* Reading text
Friday, August 28, 2009

castle o'jello

Please note:
Sand castle toys make excellent Jell-O molds... provided they're clean.

(Photo by Nareshe on Flickr.)

Tuesday, August 25, 2009

Thursday, August 20, 2009

The LILEKS Gallery of Regrettable Food

I don't know why I haven't posted this sooner. I've wasted away so many hours of my life gleaning the negligible benefits of this site. Ah... It's a standard of snarkiness I dream of living up to. The LILEKS Gallery of Regrettable Food and The LILEKS Official Institute of Cheer... Behold the brilliance found within!
First let us travel to "Knox Gelatin – As Seen on TV!"

Explore the depths of Gel-Cookery with LILEKS and Knox Gelatin in little tiny step by step television screen shaped instructions.

Here is an example of a real life TV star making a Knox Gelatin Mold. If she can make a Gelatin Mold under all these burning hot lights, and under the extreme stress of being on television, and in those high-heel shoes, without even an apron... Yes, then even you too at home can create one of these masterpieces.

Here's an example of the little TV screen instructions. It's JUST like watching a REAL cooking show!

And finally here is an example of what exactly you can make in this cookbook. Barf encased in gelatin! You make this one last after the other salads in the book have made you sick.

Alright, I suppose that's enough. I don't want to spoil the end. If you want to see more and read the LILKES hilariously funny comments you must visit the site for yourself.


Saturday, August 15, 2009

retro jello commercial time

Mr. Wiggle save us! Poor Mr. Wiggle, later he was to be replaced by Jell-O Man and Wobbly.

* Material provided

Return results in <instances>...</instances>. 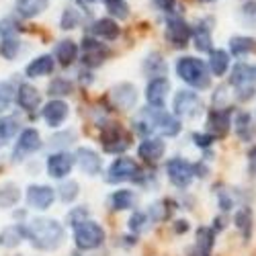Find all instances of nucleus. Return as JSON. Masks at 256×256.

* To be done
[a] Answer these questions from the Jell-O blog text.
(i) What does the first post say makes excellent Jell-O molds, and on what condition?
(ii) Which brand of gelatin is featured in the "As Seen on TV!" section?
(iii) Who later replaced Mr. Wiggle?
[b] Rewrite the paragraph of the Jell-O blog text that begins "Here is an example of a real life TV star" in one or two shorter sentences, keeping its main facts.
[c] For each statement, decide whether it agrees with the Jell-O blog text. Answer yes or no and quote the deciding words.
(i) The photo in the first post came from Flickr.
(ii) The writer shows the end of the cookbook.
(iii) The TV star wore an apron while making the mold.
The lines are not needed for any of this work.

* Responses
[a]
(i) Sand castle toys, provided they're clean.
(ii) Knox Gelatin.
(iii) Jell-O Man and Wobbly.

[b] A real TV star is shown making a Knox Gelatin Mold under hot lights and the stress of television, in high heels and without an apron. If she can do it, so can you at home.

[c]
(i) Yes: "(Photo by Nareshe on Flickr.)"
(ii) No: "I don't want to spoil the end."
(iii) No: "without even an apron"